Exercise:
Please state, from the offshore tax havens article below, the year since which the IRS has used a voluntary program to encourage foreign account owners to report their offshore holdings.

Page text:
## START
Offshore tax havens.
The phrase immediate conjures up images of dubious financial guys who've traded in their high-powered jobs and three-piece suits for floral print shirts and umbrella-shaded drinks on a tropical beach, all funded by cash they stashed in island-based accounts, hidden from the U.S. tax collector.
Sometimes that's true.
But offshore in Internal Revenue Service parlance means any location outside United States boundaries.
Again, everyone by now knows about the fabled secret Swiss bank accounts and similar ones in neighboring Lichtenstein and a tiny island in the Irish Sea.
The IRS certainly knows about all these places where U.S. taxpayers stash their cash. And they do all they can to find the money and get the taxes due.
In addition to employing traditional enforcement actions against offshore accounts, the IRS has used since 2009 a voluntary program — often referred to, much to the IRS' chagrin, as a tax amnesty — to encourage foreign account owners to report their offshore holdings and get right with the tax collector.
That option, however, will end in September.
Foreign holdings, U.S. taxes: One method the IRS uses to find and collect taxes on foreign accounts is the Foreign Bank and Financial Accounts reporting, commonly referred to as FBAR.
You must file this report (Form 114 submitted to the Financial Crimes Enforcement Network, or FinCEN) if you are, per IRS/Banking Secrecy Act language, a "United States person [who] had a financial interest in or signature authority over at least one financial account located outside of the United States" and at any time during the tax year the aggregate value of the account or accounts exceeded $10,000.
## END
Material supplied:
## START
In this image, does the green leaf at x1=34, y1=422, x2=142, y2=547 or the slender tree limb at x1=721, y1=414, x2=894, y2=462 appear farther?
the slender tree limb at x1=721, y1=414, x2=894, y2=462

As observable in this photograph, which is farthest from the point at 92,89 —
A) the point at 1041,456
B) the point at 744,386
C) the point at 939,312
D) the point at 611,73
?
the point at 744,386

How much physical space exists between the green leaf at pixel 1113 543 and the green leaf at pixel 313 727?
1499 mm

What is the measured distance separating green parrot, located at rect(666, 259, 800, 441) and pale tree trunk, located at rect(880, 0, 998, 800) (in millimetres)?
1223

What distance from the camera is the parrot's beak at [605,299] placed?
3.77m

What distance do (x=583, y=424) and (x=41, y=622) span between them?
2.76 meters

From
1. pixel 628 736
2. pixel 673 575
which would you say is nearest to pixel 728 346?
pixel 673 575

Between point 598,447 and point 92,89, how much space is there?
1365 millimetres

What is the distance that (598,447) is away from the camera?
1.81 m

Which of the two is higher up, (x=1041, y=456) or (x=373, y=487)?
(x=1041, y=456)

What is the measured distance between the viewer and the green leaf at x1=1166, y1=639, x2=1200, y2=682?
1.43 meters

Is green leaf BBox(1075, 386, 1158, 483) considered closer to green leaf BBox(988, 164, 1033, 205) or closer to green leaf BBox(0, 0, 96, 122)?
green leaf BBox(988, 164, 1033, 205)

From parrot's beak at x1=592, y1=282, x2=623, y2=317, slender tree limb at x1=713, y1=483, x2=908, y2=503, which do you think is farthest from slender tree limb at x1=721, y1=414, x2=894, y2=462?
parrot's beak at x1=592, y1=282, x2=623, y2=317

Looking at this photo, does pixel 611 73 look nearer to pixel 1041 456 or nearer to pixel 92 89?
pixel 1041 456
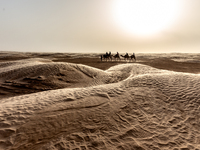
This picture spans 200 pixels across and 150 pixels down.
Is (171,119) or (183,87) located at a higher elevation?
(183,87)

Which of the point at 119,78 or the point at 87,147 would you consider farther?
the point at 119,78

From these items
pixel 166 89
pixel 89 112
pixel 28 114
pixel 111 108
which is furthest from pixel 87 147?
pixel 166 89

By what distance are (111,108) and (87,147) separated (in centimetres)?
143

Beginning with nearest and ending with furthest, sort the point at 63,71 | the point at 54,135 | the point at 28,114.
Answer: the point at 54,135
the point at 28,114
the point at 63,71

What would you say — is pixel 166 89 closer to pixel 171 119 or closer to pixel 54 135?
pixel 171 119

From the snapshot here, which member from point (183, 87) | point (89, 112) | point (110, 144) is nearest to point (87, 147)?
point (110, 144)

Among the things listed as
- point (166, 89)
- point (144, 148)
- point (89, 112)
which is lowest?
point (144, 148)

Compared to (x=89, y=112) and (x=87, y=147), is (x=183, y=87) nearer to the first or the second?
(x=89, y=112)

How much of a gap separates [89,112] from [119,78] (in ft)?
19.5

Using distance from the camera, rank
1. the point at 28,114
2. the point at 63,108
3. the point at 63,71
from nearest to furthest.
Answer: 1. the point at 28,114
2. the point at 63,108
3. the point at 63,71

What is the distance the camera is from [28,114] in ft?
11.0

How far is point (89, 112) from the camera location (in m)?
3.54

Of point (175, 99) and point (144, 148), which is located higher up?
point (175, 99)

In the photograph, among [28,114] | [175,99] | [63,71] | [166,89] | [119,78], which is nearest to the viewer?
## END
Solution to this problem:
2009